Os pesquisadores explicam o que teria causado a falha nos logs das urnas de modelos antigos, usada pelo partido de Jair Bolsonaro, o PL, para questionar parte dos equipamentos, e respondem a alegações técnicas feitas pela sigla e pelo Instituto Voto Legal (IVL), contratado pelo PL.

Eles afirmam que "as principais conclusões dos referidos documentos são infundadas, havendo ainda diversas alegações que carecem de rigor técnico". A íntegra do relatório está disponível no site do Jornal da USP.

Em resposta à Folha o TSE respondeu que a falha no código já foi corrigida e que "futuras versões do software da urna não reproduzirão esse problema". Disse também que a recomendação feita no relatório foi aceita pelo tribunal.

Imagem mostra cinco urnas em cima de uma mesa em sequência, na frente de cada uma está o respectivo leitor biométrico
Modelo mais recente de urna eletrônica, usado pelo primeira vez nas eleições de 2022 - Abdias Pinheiro-13.dez.21/TSE

O tribunal afirmou que "o problema foi identificado pelo próprio TSE, durante o processamento dos arquivos de log de todas as urnas após o primeiro turno" e que "usa os logs para levantar informações que permitem o aperfeiçoamento do processo eleitoral".

**DADOS EXIBIDOS:**

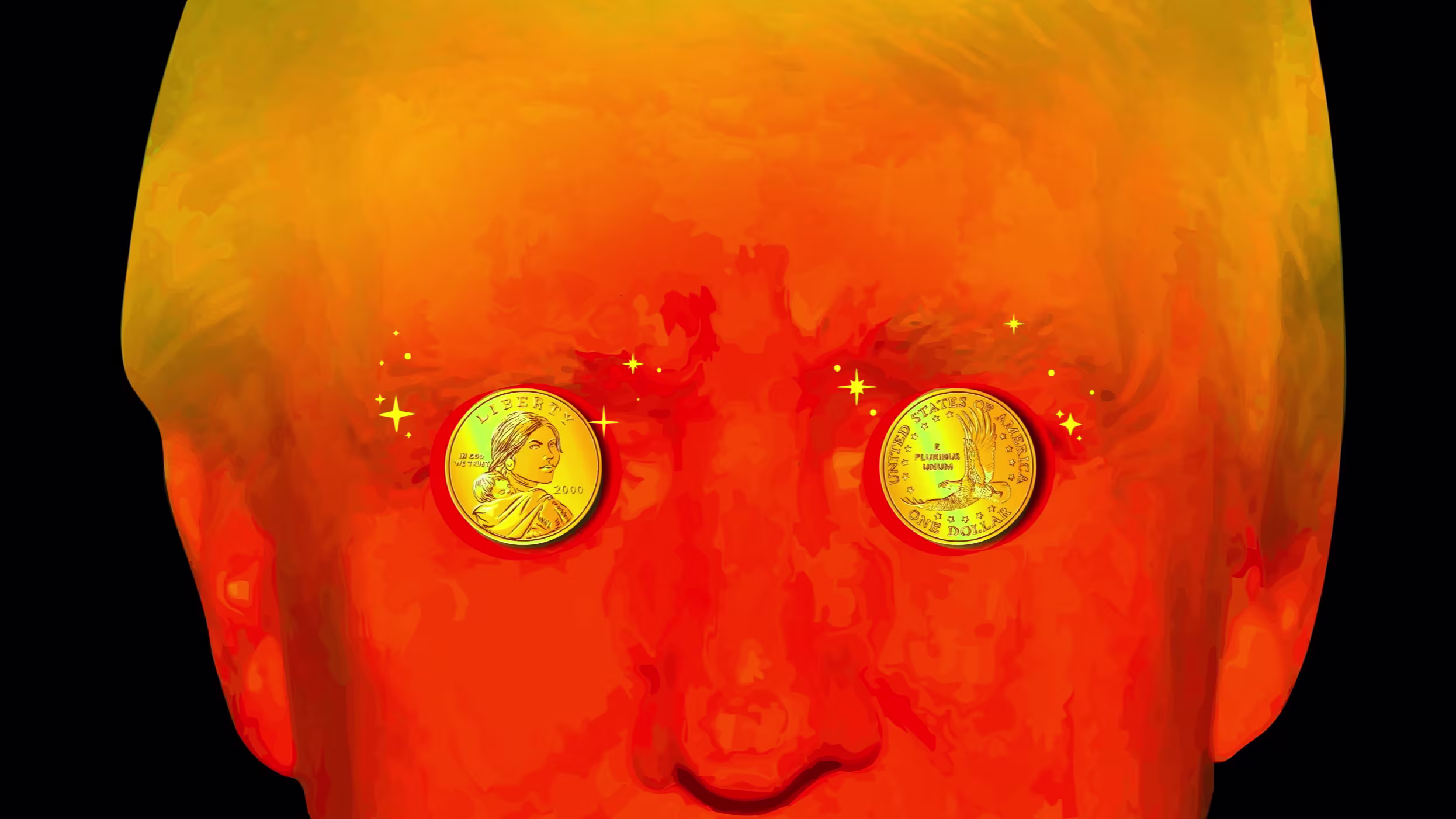 U.S. Foreign Tax Proposals Spark Global Investor Concerns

**SUA TAREFA:** No trecho sobre os logs das urnas, transforme em lista o parágrafo iniciado por "Em resposta à Folha", preservando os fatos principais.

**RESPOSTA:**
- O TSE informou à Folha que a falha no código já foi corrigida.
- Segundo o tribunal, futuras versões do software da urna não reproduzirão esse problema.
- O TSE disse também que aceitou a recomendação feita no relatório.